Seems good in that it's first-party solution, and security it typically always a good idea, but it's not really something for my use-case as a homelabber.
It mentions storage encryption: which to me immediately complicates things like deduplication, compression, and delta backups / replication.
TrueSecure seems to be positioned as a tool to achieve security compliance for strict standards like NIST / FIPS / government security regulations.
Still, good to know it exists and will be reading more about it for potential future advice!It's also where you can configure settings like minimum SMB protocol to use, SMB connection encryption and SMB connection signing.
-
@nikade said in Please review - XCP-ng Reference Architecture:
@john-c said in Please review - XCP-ng Reference Architecture:
TrueSecure
Whats that? Never heard of TrueSecure on TrueNAS.
It's an application or feature for TrueNAS Scale, TrueNAS Core and/or TrueNAS Enterprise. Which enables the enabling and configuration of security features of TrueNAS instances (software and/or hardware).
-
If you run backups outside of business hours, any impact on pool hosts cpu/memory performance is likely irrelevant (and limited by how many resources the XO is provisioned with anyway). The bigger potential impact is likely on your production storage, which again could be irrelevant outside of business hours.
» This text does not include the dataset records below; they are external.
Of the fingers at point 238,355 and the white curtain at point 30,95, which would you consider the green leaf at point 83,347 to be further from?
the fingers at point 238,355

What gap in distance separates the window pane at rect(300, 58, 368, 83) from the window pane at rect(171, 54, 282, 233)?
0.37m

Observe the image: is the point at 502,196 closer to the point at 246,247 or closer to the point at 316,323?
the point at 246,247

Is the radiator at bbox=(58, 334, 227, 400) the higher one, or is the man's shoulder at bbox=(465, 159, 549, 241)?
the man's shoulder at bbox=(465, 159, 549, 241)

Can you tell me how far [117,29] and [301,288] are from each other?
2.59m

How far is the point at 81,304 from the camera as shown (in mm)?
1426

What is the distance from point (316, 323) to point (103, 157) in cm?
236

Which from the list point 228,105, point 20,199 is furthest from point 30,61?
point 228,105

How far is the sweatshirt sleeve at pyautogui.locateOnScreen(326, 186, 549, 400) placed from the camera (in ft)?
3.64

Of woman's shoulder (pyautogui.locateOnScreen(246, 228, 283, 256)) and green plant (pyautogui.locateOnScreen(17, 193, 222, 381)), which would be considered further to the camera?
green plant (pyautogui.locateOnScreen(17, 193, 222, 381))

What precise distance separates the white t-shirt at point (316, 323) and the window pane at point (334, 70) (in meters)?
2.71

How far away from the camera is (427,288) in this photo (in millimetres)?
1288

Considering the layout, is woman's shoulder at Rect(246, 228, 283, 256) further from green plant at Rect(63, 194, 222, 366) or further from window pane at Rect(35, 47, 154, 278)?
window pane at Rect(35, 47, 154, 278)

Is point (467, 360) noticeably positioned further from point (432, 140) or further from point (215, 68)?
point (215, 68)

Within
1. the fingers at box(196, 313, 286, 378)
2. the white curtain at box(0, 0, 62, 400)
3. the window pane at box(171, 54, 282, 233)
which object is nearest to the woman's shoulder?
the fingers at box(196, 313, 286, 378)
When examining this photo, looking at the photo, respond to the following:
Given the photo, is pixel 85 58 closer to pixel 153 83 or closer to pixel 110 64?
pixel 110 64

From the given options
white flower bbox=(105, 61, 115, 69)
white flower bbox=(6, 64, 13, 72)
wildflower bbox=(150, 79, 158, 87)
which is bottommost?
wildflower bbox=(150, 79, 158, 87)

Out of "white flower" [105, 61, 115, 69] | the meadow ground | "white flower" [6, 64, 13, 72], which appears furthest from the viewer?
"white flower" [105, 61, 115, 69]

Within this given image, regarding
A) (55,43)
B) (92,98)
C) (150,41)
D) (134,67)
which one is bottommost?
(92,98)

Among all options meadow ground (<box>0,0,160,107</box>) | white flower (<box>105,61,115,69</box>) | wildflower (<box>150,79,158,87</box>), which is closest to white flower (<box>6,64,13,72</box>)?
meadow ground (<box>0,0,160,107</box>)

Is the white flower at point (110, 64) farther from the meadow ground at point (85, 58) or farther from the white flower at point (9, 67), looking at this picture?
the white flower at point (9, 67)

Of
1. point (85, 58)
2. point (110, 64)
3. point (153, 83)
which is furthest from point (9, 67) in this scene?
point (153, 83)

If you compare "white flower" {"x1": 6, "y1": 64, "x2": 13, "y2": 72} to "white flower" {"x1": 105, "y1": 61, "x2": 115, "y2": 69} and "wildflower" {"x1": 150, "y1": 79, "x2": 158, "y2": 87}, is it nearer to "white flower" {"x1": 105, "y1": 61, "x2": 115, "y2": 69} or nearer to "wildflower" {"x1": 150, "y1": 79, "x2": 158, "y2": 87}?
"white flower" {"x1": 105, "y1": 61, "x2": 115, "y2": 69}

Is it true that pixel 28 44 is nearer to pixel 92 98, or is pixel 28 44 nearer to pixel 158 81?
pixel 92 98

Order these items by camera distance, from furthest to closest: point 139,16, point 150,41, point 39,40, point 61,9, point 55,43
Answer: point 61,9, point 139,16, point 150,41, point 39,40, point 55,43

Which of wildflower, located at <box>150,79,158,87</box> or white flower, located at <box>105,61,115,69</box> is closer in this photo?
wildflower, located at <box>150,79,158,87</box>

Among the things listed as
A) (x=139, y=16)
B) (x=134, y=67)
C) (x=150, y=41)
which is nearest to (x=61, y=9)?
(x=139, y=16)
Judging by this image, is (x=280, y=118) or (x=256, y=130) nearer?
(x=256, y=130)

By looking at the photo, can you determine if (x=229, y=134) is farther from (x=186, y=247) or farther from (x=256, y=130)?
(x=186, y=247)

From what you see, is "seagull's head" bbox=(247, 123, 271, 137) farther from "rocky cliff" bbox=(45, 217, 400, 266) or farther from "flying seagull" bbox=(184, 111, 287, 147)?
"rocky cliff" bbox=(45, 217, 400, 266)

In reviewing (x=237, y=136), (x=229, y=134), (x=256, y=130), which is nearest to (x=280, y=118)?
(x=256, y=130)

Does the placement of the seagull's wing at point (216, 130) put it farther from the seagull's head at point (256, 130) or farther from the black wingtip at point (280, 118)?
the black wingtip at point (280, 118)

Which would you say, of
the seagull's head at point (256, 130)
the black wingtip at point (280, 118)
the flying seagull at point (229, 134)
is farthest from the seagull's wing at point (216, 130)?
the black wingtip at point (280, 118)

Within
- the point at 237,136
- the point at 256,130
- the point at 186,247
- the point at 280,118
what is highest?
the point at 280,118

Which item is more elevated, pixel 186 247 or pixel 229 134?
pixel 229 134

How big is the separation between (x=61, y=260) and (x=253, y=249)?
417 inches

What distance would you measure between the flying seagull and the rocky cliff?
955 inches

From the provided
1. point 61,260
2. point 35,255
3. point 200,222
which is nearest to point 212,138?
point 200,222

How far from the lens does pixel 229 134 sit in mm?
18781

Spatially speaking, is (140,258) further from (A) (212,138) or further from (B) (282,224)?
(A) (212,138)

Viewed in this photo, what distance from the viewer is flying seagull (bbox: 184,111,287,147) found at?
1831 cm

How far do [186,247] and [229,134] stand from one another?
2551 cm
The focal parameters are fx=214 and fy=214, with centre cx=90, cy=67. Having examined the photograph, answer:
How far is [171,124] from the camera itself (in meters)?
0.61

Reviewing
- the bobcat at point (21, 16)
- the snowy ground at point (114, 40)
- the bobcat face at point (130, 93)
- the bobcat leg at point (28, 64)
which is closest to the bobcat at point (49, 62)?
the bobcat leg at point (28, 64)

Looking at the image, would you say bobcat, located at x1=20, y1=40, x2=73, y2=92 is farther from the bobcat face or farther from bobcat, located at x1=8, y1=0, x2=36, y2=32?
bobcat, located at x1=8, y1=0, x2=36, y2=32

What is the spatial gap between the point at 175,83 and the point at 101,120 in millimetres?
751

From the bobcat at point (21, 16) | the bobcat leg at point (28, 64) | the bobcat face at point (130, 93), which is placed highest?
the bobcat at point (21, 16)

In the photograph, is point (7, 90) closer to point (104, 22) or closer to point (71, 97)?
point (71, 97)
However, if you want to perform backups more frequently and/or during business hours, in my experience the storage performance is the more likely to suffer noticeable impact. Unless your hosts are very highly utilized the additional cpu/memory load on a single VM shouldn't tip the scales. And at 500MB/sec your network shouldn't struggle either (I am assuming 10+Gbps links to get that speed).
And regardless of backing up during or outside business hours, or how long your backup window is, always consider the restore times! Performance of backup storage is always low priority until something needs to be restored If your backup takes 8 hours your restore will take 8 hours. Or longer. Don't cut any corners on backup storage, it is very important!
-
@john-c said in Please review - XCP-ng Reference Architecture:
@nikade said in Please review - XCP-ng Reference Architecture:
@john-c said in Please review - XCP-ng Reference Architecture:
TrueSecure
Whats that? Never heard of TrueSecure on TrueNAS.
It's an application or feature for TrueNAS Scale, TrueNAS Core and/or TrueNAS Enterprise. Which enables the enabling and configuration of security features of TrueNAS instances (software and/or hardware).
Alright - I didnt know that, thanks for the info.